No hay mañana sin ayer, y siempre que se quiso “dejar atras” sin cuestionar el capítulo más negro de la historia Argentina, siempre que se legalizó una obediencia debida al delito, siempre que se indultó, siempre que se limitó lo que se podía juzgar; se alimentó directamente el sentido de impunidad de las Fuerzas Armadas y su ánimo de fagocitación de todos los que piensan distinto.
Se descubrió hace unos días una red de inteligencia militar (especialmente de la Marina) que llevaba un cuidadoso registro de personas y funcionarios relacionados a la defensa de los Derechos Humanos, entre otras cosas.
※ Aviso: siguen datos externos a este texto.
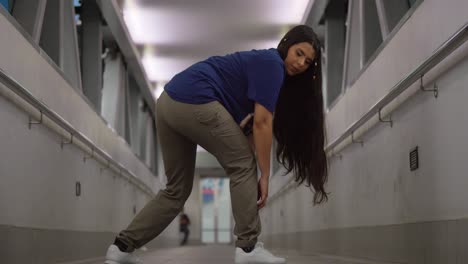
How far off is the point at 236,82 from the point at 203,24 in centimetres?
675

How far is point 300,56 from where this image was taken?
287cm

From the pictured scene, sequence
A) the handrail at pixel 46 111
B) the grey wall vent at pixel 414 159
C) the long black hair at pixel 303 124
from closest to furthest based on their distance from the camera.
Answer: the long black hair at pixel 303 124 < the handrail at pixel 46 111 < the grey wall vent at pixel 414 159

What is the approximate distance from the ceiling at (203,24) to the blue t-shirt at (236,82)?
5334mm

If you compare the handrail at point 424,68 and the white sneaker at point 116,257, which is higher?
the handrail at point 424,68

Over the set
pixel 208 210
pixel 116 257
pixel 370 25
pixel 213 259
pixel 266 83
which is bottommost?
pixel 213 259

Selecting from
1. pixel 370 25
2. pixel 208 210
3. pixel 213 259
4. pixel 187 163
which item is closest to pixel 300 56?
pixel 187 163

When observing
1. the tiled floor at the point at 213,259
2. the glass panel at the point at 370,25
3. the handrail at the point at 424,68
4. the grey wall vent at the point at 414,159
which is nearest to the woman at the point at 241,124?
the handrail at the point at 424,68

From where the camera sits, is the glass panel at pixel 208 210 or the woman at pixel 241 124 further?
the glass panel at pixel 208 210

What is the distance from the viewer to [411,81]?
359 cm

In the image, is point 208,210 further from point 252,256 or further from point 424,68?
point 252,256

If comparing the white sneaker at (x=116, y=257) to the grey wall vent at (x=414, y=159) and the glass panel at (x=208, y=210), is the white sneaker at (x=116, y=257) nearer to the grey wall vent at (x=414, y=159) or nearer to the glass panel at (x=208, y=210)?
the grey wall vent at (x=414, y=159)

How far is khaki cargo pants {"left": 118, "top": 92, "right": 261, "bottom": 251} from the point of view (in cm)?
275

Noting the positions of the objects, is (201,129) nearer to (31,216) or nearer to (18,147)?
(18,147)

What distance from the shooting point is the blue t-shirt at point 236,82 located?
274cm
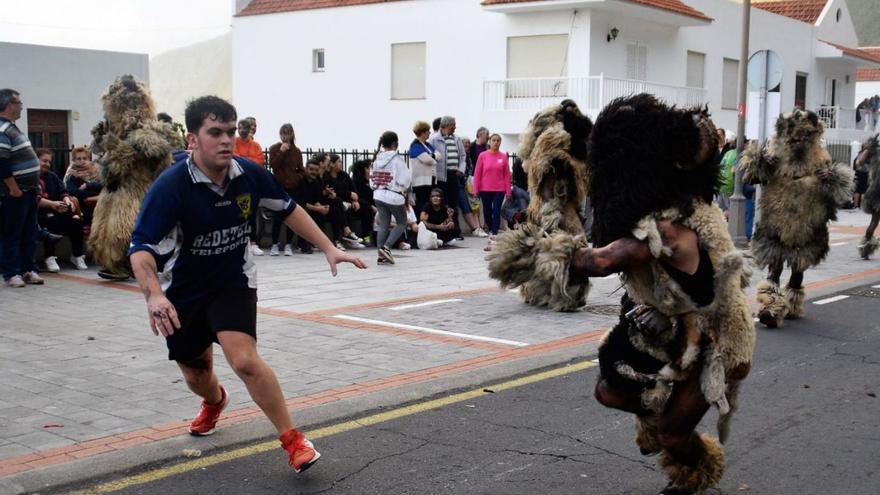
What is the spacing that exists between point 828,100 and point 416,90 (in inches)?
793

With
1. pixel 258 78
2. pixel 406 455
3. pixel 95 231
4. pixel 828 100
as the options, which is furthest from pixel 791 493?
pixel 828 100

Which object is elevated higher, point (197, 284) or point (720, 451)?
point (197, 284)

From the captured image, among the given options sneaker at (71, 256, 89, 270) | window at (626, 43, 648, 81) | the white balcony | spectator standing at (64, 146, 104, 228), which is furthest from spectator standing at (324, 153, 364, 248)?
window at (626, 43, 648, 81)

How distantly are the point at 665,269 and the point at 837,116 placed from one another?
39.8 meters

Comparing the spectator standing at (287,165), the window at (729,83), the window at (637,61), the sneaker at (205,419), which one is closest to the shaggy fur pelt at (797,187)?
the sneaker at (205,419)

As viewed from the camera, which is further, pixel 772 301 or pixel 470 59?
pixel 470 59

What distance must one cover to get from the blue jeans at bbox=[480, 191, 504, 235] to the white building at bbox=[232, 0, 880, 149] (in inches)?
438

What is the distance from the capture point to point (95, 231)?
11.2 m

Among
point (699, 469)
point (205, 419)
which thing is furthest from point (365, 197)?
point (699, 469)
Esto causó la separación de dos altos funcionarios de la Marina, pero también alimentó la llama que nos dice que no hay que callar, que hay que seguir, que hay que buscar la verdad y contarla, que hay que separarlos a todos y cada uno de ellos del poder y de las instituciones militares, que hay que denunciarlos, escracharlos y condenarlos social y judicialmente.
Entre las personas que figuraban en esos informes estaba el Presidente de la Nación y la Ministro de Defensa, piqueteros, estudiantes, defensores de los Derechos de los Indigenas, participantes de organizaciones de Derechos Humanos y mucha gente más que fue invadida, seguida, fotografiada, reportada, perseguida, calificada y tildada; aunque existe un Ley que expresamente lo prohibe.
LOS CRIMENES DE LESA HUMANIDAD SON IMPRESCRIPTIBLES
NI OLVIDO NI PERDÓN
Segumiento del tema en clarin:
“…en la base chubutense había informes sobre la trayectoria política de la ministra de Defensa, Nilda Garré, y datos sobre el pasado del ex viceministro de Defensa Jaime Garreta, cuya ficha menciona incluso antecedentes sobre una detención en 1966, durante una manifestación.”
“..también había información sobre dirigentes políticos, funcionarios del gobierno de Chubut, gremios, movimientos sociales y de derechos humanos, y periodistas locales (con precisiones de sus “tendencias ideológicas”), además de fotos de marchas sociales, de funcionarios entrando y saliendo de reuniones con organismos de derechos humanos e incluso de reuniones que el propio Néstor Kirchner mantuvo el año pasado con familiares de las víctimas de la masacre de Trelew.”
“En el Gobierno sospechan de una línea entre los mandos medios que iría más allá de Inteliegncia, desde donde habrían salido las instrucciones. “A lo mejor es igual en todas las bases…”, dicen.”